The health care system seems to be keeping tracking of every cookie a consumer eats these days and every blood pressure check the consumer misses.
Primary care physicians feel as if they’re being put through a cost-saving meatgrinder.
One group that might be escaping some of the pressure is radiologists, and especially radiologists who conduct “advanced imaging” procedures such as MRIs and PET scans.
America’s Health Insurance Plans, Washington, has estimated that radiology accounts for about $100 billion in annual U.S. health care expenditures, and that that amount could double in the next 4 years.
Consultants at Milliman Inc., Seattle, have suggested in a report prepared for a unit of Magellan Health Services Inc., Avon, Conn. (Nasdaq:MGLN), that successful radiology benefits management (RBM) programs could save more than $13 billion by 2020 for the traditional Medicare alone.
One example of challenges with radiology claims costs is the famous problem of radiologist balance billing.
At the typical health plan, the patient has a very easy time finding an in-network hospital and a reasonably easy time finding in-network primary care doctors and in-network specialists. But, in many cases, a patient who enters an in-network hospital with the intention of seeing only in-network providers has a terrible time seeing in-network radiologists.

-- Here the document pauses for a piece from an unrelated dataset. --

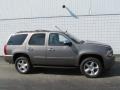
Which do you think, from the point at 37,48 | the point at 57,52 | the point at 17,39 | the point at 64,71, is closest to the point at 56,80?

The radiologists often shun networks. Instead of accepting a plan’s estimate of the “reasonable and customary” rate for radiology services and taking the plan’s payment as payment in full, a radiologist often stuns the patient — who had worked hard to get only in-network care — by billing the patient for the balance.
The RBM companies are expecting to do more business in the next few years as rising costs, a soft economy and pressures related to the Patient Protection and Affordable Care Act of 2010 (PPACA) give public payers, private insurers and employers that sponsors self-insured plans a stronger incentive to squeeze out every dime of costs.